The real opportunity in game-based assessment lies in cognitive ability testing—where gamification can actually improve both the candidate experience and the scientific validity of your measurements.
This is why you need to be extremely careful about which provider you choose. Many come from general tech backgrounds and lack the psychometric expertise to create truly effective assessments. They focus on flashy gameplay mechanics while ignoring the fundamental science of what makes people successful at work.
This is where Test Partnership's Dynamic Assessments come in. We've taken everything that works about game-based testing and applied it specifically to cognitive ability—the trait that actually predicts job performance.
Feature | Traditional Tests | Typical Game-Based | Dynamic Assessments |
---|---|---|---|
What They Measure | Cognitive ability | Personality/soft skills | Cognitive ability |
Completion Time | 15-30 minutes | 8-15 minutes | 4-6 minutes |
Scientific Validation | High (r=0.50-0.65) | Low (r=0.15-0.25) | Very High (r=0.84) |
Mobile Experience | Poor | Good | Excellent |
AI Resistance | Poor | Variable | Built-in |
Our Dynamic Assessments achieve correlation scores as high as 0.84 with established cognitive ability measures like the ICAR, proving they measure what actually matters. But they do it in just 4-6 minutes with engaging, interactive formats that candidates prefer.
What makes Dynamic Assessments different is that they're designed by business psychologists who understand both psychometric science and modern hiring challenges. We're not just adding animations to traditional tests—we're creating fundamentally better ways to measure cognitive ability.
The future of hiring isn't about choosing between candidate experience and scientific rigour—it's about finding solutions that deliver both. Dynamic Assessments represent that future: faster, fairer, and more predictive than anything that came before.
When it comes to cognitive ability assessment specifically, game-based assessments offer myriad advantages in the pre-employment testing space. They have the potential to be more engaging, valid, fair, and accessible, benefiting a wide range of stakeholders in the process. In many ways, game-based ability tests represent the natural progression of the ability testing market, and their market share is expected to increase dramatically in the coming years.

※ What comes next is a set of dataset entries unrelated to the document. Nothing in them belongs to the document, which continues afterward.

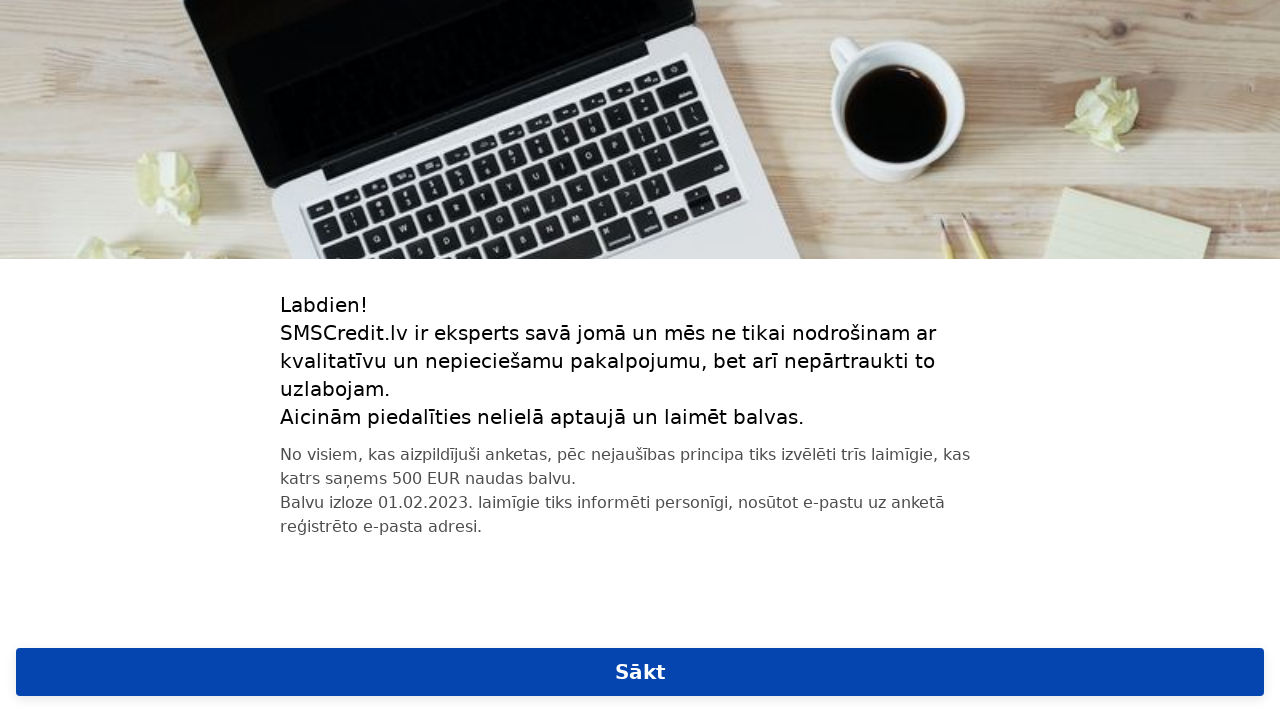

--- FILE ---
content_type: application/x-javascript
request_url: https://renderer-assets.typeform.com/blocks-renderer-statement.2b231d7b9b20a2d745df.renderer.js
body_size: 236
content:
/*! Build: 2026-01-27T14:56:18.565Z | Commit: fd8ed6be47343ee6a2a7820cf9e7ce28de9cb1a4 | Branch: main | App: renderer | Environment: production */
"use strict";(()=>{(self.webpackChunk_typeform_renderer=self.webpackChunk_typeform_renderer||[]).push([[1627],{89994:(u,t,e)=>{e.r(t),e.d(t,{StatementRenderer:()=>n,default:()=>s});var r=e(17771),n=a=>{var m=r.useRef(null);return r.createElement("div",{ref:m})},d=a=>r.createElement(n,Object.assign({},a));const s=d}}]);})();
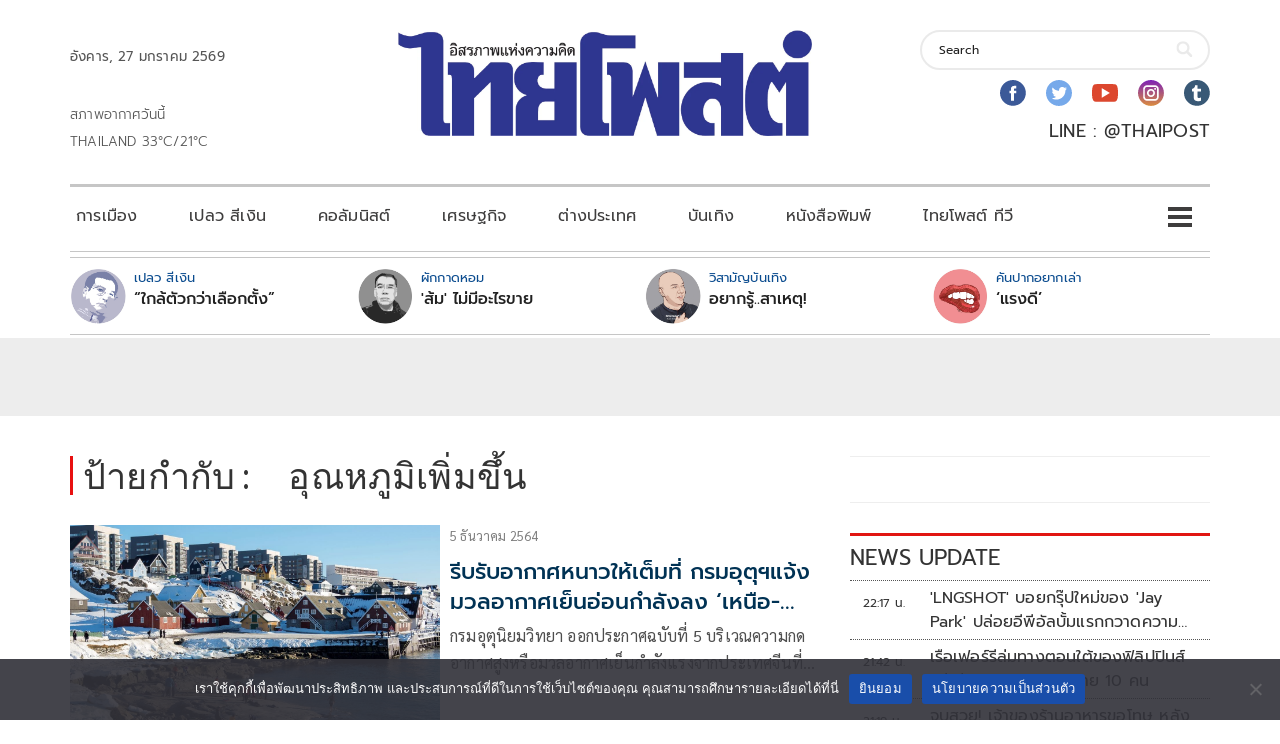

--- FILE ---
content_type: text/html; charset=utf-8
request_url: https://www.google.com/recaptcha/api2/aframe
body_size: 269
content:
<!DOCTYPE HTML><html><head><meta http-equiv="content-type" content="text/html; charset=UTF-8"></head><body><script nonce="PJrRNU0nTE_Iq7xP7jqlUw">/** Anti-fraud and anti-abuse applications only. See google.com/recaptcha */ try{var clients={'sodar':'https://pagead2.googlesyndication.com/pagead/sodar?'};window.addEventListener("message",function(a){try{if(a.source===window.parent){var b=JSON.parse(a.data);var c=clients[b['id']];if(c){var d=document.createElement('img');d.src=c+b['params']+'&rc='+(localStorage.getItem("rc::a")?sessionStorage.getItem("rc::b"):"");window.document.body.appendChild(d);sessionStorage.setItem("rc::e",parseInt(sessionStorage.getItem("rc::e")||0)+1);localStorage.setItem("rc::h",'1769451143067');}}}catch(b){}});window.parent.postMessage("_grecaptcha_ready", "*");}catch(b){}</script></body></html>

--- FILE ---
content_type: application/javascript; charset=utf-8
request_url: https://fundingchoicesmessages.google.com/f/AGSKWxWJ5U4YcDYQBT-BznceHDQWeezuSyNrn7Yk-a7XsZi0LGS9OvRgWOjBgZHmfWWWO1imCRfZVPhUcOjCvgq9rybK-hKrojG5dwwV-QQDAbu8QFbs0A3PUKL6MPulXRu8Ifw7mrFOvpsggF6713uSJlMHnwV8YA7V_tewy5xMgoxcSgiTolW2GyoFDuK4/_/ad_ttb./adframe2.-adtopbanner-.widgets.ad?/mydirtyhobby.
body_size: -1289
content:
window['10c4520a-6bd0-4922-9059-243ee29ba085'] = true;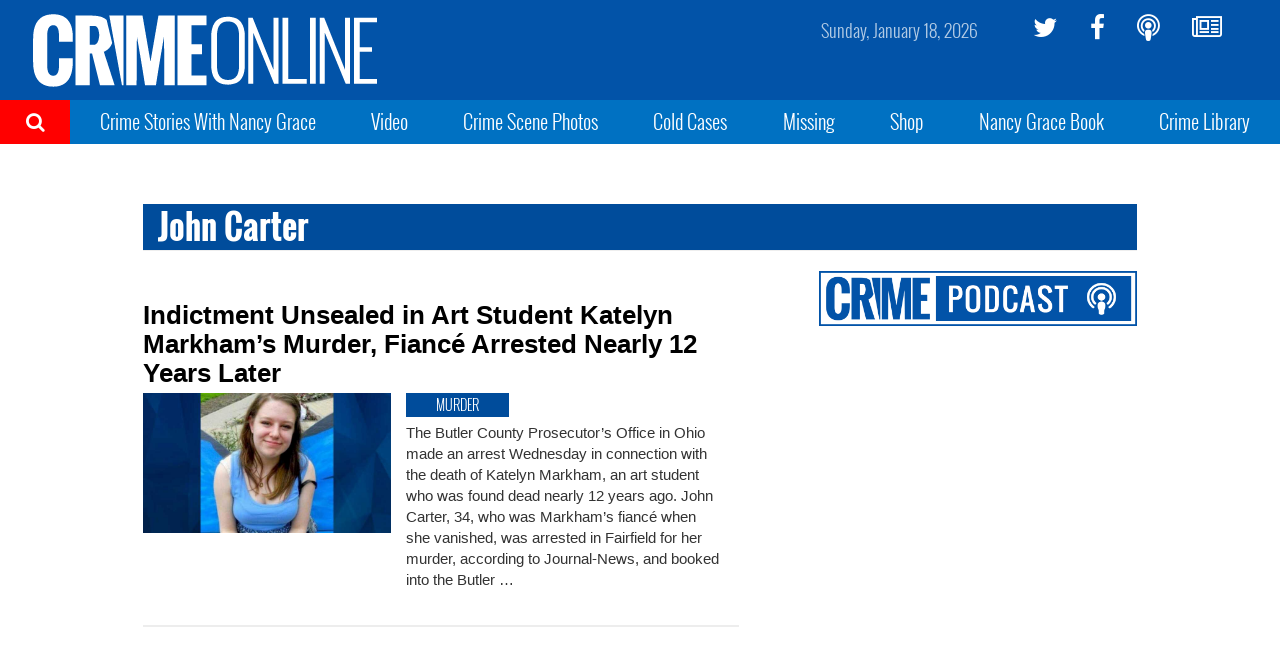

--- FILE ---
content_type: text/html; charset=utf-8
request_url: https://www.google.com/recaptcha/api2/aframe
body_size: 265
content:
<!DOCTYPE HTML><html><head><meta http-equiv="content-type" content="text/html; charset=UTF-8"></head><body><script nonce="pqw86u4oNDMau8N41e-OsQ">/** Anti-fraud and anti-abuse applications only. See google.com/recaptcha */ try{var clients={'sodar':'https://pagead2.googlesyndication.com/pagead/sodar?'};window.addEventListener("message",function(a){try{if(a.source===window.parent){var b=JSON.parse(a.data);var c=clients[b['id']];if(c){var d=document.createElement('img');d.src=c+b['params']+'&rc='+(localStorage.getItem("rc::a")?sessionStorage.getItem("rc::b"):"");window.document.body.appendChild(d);sessionStorage.setItem("rc::e",parseInt(sessionStorage.getItem("rc::e")||0)+1);localStorage.setItem("rc::h",'1768775533273');}}}catch(b){}});window.parent.postMessage("_grecaptcha_ready", "*");}catch(b){}</script></body></html>

--- FILE ---
content_type: text/plain;charset=UTF-8
request_url: https://c.pub.network/v2/c
body_size: -265
content:
bf1aba01-1ca5-42e0-88b5-583864521c03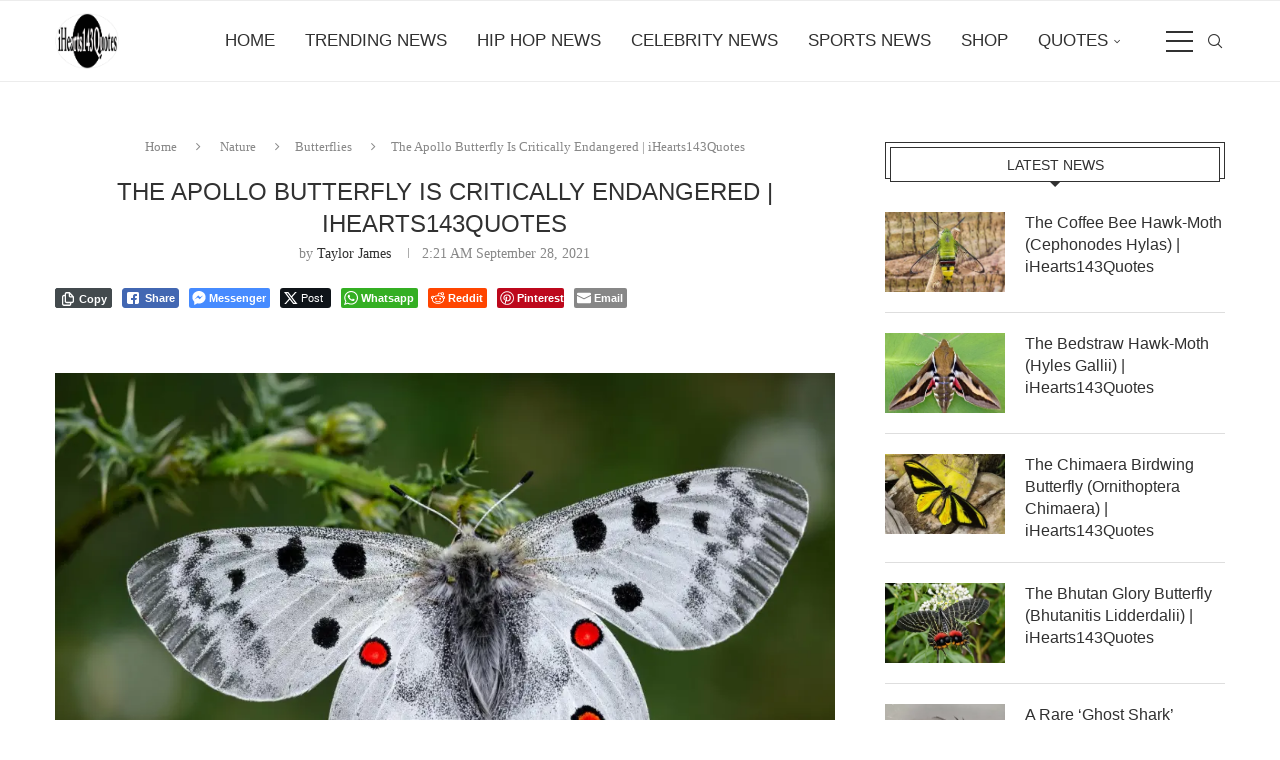

--- FILE ---
content_type: text/html; charset=utf-8
request_url: https://www.google.com/recaptcha/api2/aframe
body_size: 267
content:
<!DOCTYPE HTML><html><head><meta http-equiv="content-type" content="text/html; charset=UTF-8"></head><body><script nonce="aDXsclxVmW9E8Del5DN_2Q">/** Anti-fraud and anti-abuse applications only. See google.com/recaptcha */ try{var clients={'sodar':'https://pagead2.googlesyndication.com/pagead/sodar?'};window.addEventListener("message",function(a){try{if(a.source===window.parent){var b=JSON.parse(a.data);var c=clients[b['id']];if(c){var d=document.createElement('img');d.src=c+b['params']+'&rc='+(localStorage.getItem("rc::a")?sessionStorage.getItem("rc::b"):"");window.document.body.appendChild(d);sessionStorage.setItem("rc::e",parseInt(sessionStorage.getItem("rc::e")||0)+1);localStorage.setItem("rc::h",'1769007748385');}}}catch(b){}});window.parent.postMessage("_grecaptcha_ready", "*");}catch(b){}</script></body></html>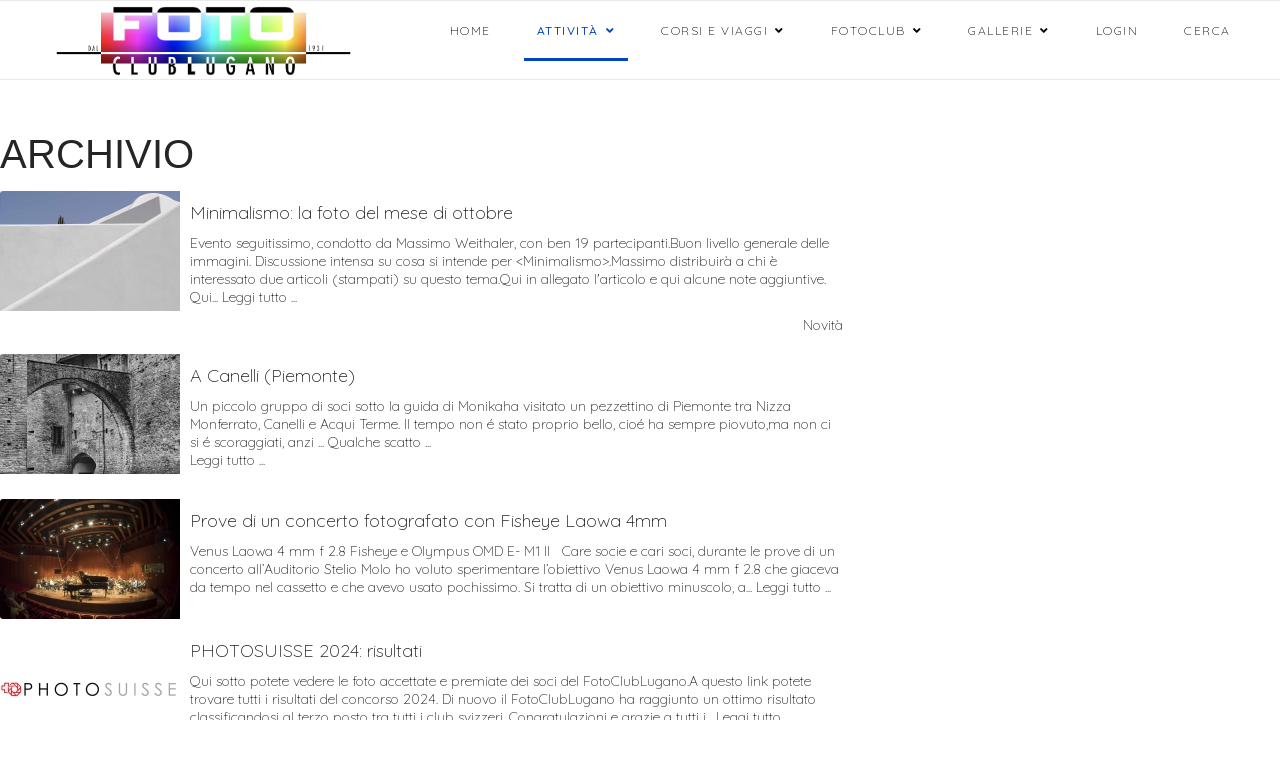

--- FILE ---
content_type: text/css
request_url: https://www.fotoclublugano.com/media/cache/mod_latestnewsenhanced/style_158.css?382488
body_size: 1220
content:
#lnee_158 ul.latestnews-items {display: -webkit-box;display: -ms-flexbox;display: flex;-webkit-flex-wrap: wrap;-ms-flex-wrap: wrap;flex-wrap: wrap;-webkit-box-pack: center;-webkit-justify-content: center;-ms-flex-pack: center;justify-content: center;-webkit-flex-direction: column;-ms-flex-direction: column;flex-direction: column;-webkit-box-align: center;-ms-flex-align: center;align-items: center; }#lnee_158 ul.latestnews-items li.latestnews-item {font-size: 14px;-webkit-box-flex: 1;-ms-flex: 1 1 auto;flex: 1 1 auto;width: 100%;margin: 5px 0%;}#lnee_158 .innernews {background-color: #ffffff;-moz-border-radius: 3px;-webkit-border-radius: 3px;border-radius: 3px;}#lnee_158 .newshead .over_head {position: absolute;bottom: 0;left: 0;width: 100%;padding: 10px;-webkit-box-sizing: border-box;-moz-box-sizing: border-box;box-sizing: border-box;pointer-events: none;}#lnee_158 .newshead .catlink {position: absolute;top: 10px;left: 10px;z-index: 1;}#lnee_158 .newshead .catlink.linkright {left: auto;right: 10px;}#lnee_158 .newshead .catlink.linkcenter,#lnee_158 .newshead .catlink.linkjustify {width: 100%;left: auto;right: auto;border-right: 10px solid transparent;border-left: 10px solid transparent;-webkit-box-sizing: border-box;-moz-box-sizing: border-box;box-sizing: border-box;}#lnee_158 .newshead .catlink.nostyle > div,#lnee_158 .newshead .catlink.nostyle > a {background-color: #fff;padding: 2px 4px;}#lnee_158 .newshead .catlink.nostyle.linkcenter > div {display: inline-block;}#lnee_158 .newshead .catlink.nostyle.linkjustify > a {display: block;}#lnee_158 .newshead .catlink .btn-link {background-color: #fff;}#lnee_158 .newshead .picture,#lnee_158 .newshead .nopicture {overflow: hidden;text-align: center;position: relative;max-width: 180px;max-height: 120px;height: 120px;min-height: 120px;background-color: #ffffff;}#lnee_158 .newshead .nopicture > a span,#lnee_158 .newshead .nopicture > span {display: inline-block;width: 180px;height: 120px;}#lnee_158 .newshead .picture .innerpicture a,#lnee_158 .newshead .nopicture > a {text-decoration: none;display: inline-block;height: 100%;width: 100%;cursor: pointer;}#lnee_158 .newshead .picture .innerpicture a:hover,#lnee_158 .newshead .nopicture > a:hover {text-decoration: none;}#lnee_158 .newshead .picture img {max-width: 100%;max-height: 100%;}#lnee_158 .newstitle span {display: block;white-space: nowrap;text-overflow: ellipsis;overflow: hidden;line-height: initial;}#lnee_158 .newsextra {font-size: 0.8em;color: #000000;}#lnee_158 .over_head .newsextra {pointer-events: auto;color: #ffffff;}#lnee_158 .newsextra .detail_icon {color: #000000;}#lnee_158 .over_head .newsextra .detail_icon {color: #ffffff;}#lnee_158 .newsextra .detail_rating .detail_data .detail_icon {color: #000000;}#lnee_158 .detail_social .detail_data a svg {width: 1.2em;height: 1.2em;}#lnee_158 ul.latestnews-items li.latestnews-item.active {opacity: 0.5;}#lnee_158 ul.latestnews-items li.full {margin-right: 0%;margin-left: 0%;}#lnee_158 ul.latestnews-items li.downgraded {width: 100%;}#lnee_158 .innernews {overflow: hidden;display: -webkit-box;display: -moz-box;display: -webkit-flex;display: -ms-flexbox;display: flex;-webkit-flex-direction: row;-ms-flex-direction: row;flex-direction: row;-webkit-align-self: stretch;-ms-flex-item-align: stretch;align-items: stretch;}#lnee_158 .head_right .innernews {-webkit-box-orient: horizontal;-webkit-box-direction: reverse;-webkit-flex-direction: row-reverse;-ms-flex-direction: row-reverse;flex-direction: row-reverse;}#lnee_158 .head_left .innernews,#lnee_158 .head_right .innernews {-webkit-flex-wrap: wrap;-ms-flex-wrap: wrap;flex-wrap: wrap;}#lnee_158 .text_bottom .innernews {-webkit-box-orient: vertical;-webkit-box-direction: normal;-webkit-flex-direction: column;-ms-flex-direction: column;flex-direction: column;}#lnee_158 .text_top .innernews {-webkit-flex-direction: column-reverse;-ms-flex-direction: column-reverse;flex-direction: column-reverse;}#lnee_158 .newshead {-webkit-box-flex: none;-moz-box-flex: none;-webkit-flex: none;-ms-flex: none;flex: none;}#lnee_158 .text_top .newshead,#lnee_158 .text_bottom .newshead {width: 100%;}#lnee_158 .head_left .newsinfooverhead,#lnee_158 .head_right .newsinfooverhead,#lnee_158 .text_top .newsinfooverhead {display: none;}#lnee_158 .newsinfo,#lnee_158 .text_bottom .newsinfooverhead {-webkit-box-flex: 1 1 auto;-webkit-flex: 1 1 auto;-ms-flex: 1 1 auto;flex: 1 1 auto;padding: 10px;text-align: initial;display: -webkit-box;display: -moz-box;display: -webkit-flex;display: -ms-flexbox;display: flex;-webkit-box-orient: vertical;-webkit-box-direction: normal;-webkit-flex-direction: column;-ms-flex-direction: column;flex-direction: column;min-width: 0; }#lnee_158 .head_right .newsinfo,#lnee_158 .head_left .newsinfo {-webkit-box-flex: 1 1 0px;-webkit-flex: 1 1 0px;-ms-flex: 1 1 0px;flex: 1 1 0px;}#lnee_158 .newstitle {padding: 0 0 10px 0;-webkit-box-flex: none;-webkit-flex: none;-ms-flex: none;flex: none;}#lnee_158 .item_details + .newstitle + .newsintro,#lnee_158 .item_details + .newsintro {-webkit-box-flex: 1 1 auto;-webkit-flex: 1 1 auto;-ms-flex: 1 1 auto;flex: 1 1 auto;}#lnee_158 .newsintro {padding: 0 0 10px 0;-webkit-box-flex: none;-webkit-flex: none;-ms-flex: none;flex: none;}#lnee_158 .newsinfo .item_details {padding: 0 0 10px 0;-webkit-box-flex: none;-webkit-flex: none;-ms-flex: none;flex: none;}#lnee_158 .newsinfo .item_details.after_text {-webkit-box-flex: 1 1 auto;-webkit-flex: 1 1 auto;-ms-flex: 1 1 auto;flex: 1 1 auto;}#lnee_158 p.link,#lnee_158 .catlink,#lnee_158 .head_right p.link.linkright,#lnee_158 .head_right .catlink.linkright,html[dir="rtl"] #lnee_158 .head_right p.link,html[dir="rtl"] #lnee_158 .head_right .catlink,html[dir="rtl"] #lnee_158 p.link.linkleft,html[dir="rtl"] #lnee_158 .catlink.linkleft {-webkit-box-flex: none;-moz-box-flex: none;-webkit-flex: none;-ms-flex: none;flex: none;-ms-flex-item-align: end;align-self: flex-end;margin: 0;}#lnee_158 p.link.linkleft,#lnee_158 .catlink.linkleft,#lnee_158 .head_right p.link,#lnee_158 .head_right .catlink,html[dir="rtl"] #lnee_158 p.link.linkright,html[dir="rtl"] #lnee_158 .catlink.linkright {-ms-flex-item-align: start;align-self: flex-start;}#lnee_158 p.link.linkcenter,#lnee_158 .catlink.linkcenter {-ms-flex-item-align: center;-ms-grid-row-align: center;align-self: center;}#lnee_158 p.link.linkjustify,#lnee_158 .catlink.linkjustify {-ms-flex-item-align: stretch;-ms-grid-row-align: stretch;align-self: stretch;}#lnee_158 p.link + .catlink {padding: 10px 0 0 0;}#lnee_158 .innernews > .catlink {display: none;}#lnee_158 .newshead.picturetype {position: relative;max-width: 100%;}#lnee_158 .newshead .picture img {display: inherit;}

However, not all game-based assessments are valid, fair, or accessible, and employers must perform their due diligence when adopting any new pre-employment testing tool. In particular, asking for evidence of reliability, validity, and fairness should be the number one priority when engaging with a provider, ensuring that any selection tools you adopt are evidence-based. Many providers of game-based assessment come from general tech backgrounds and lack the required psychometric expertise to bring a true game-based assessment to market. These providers often double down on exciting gameplay mechanics and powerful technology but fail to show evidence of actual utility in recruitment.
Nevertheless, we believe that game-based assessments represent the future of pre-employment testing, and when done well, they can outperform traditional assessments in many domains. Therefore, employers should not shy away from game-based assessments in recruitment, and should instead work with providers who do have the necessary expertise to create psychometrically robust tools. Such providers are likely to significantly improve your selection processes in multiple ways, more than justifying the swap from traditional to game-based assessment in recruitment.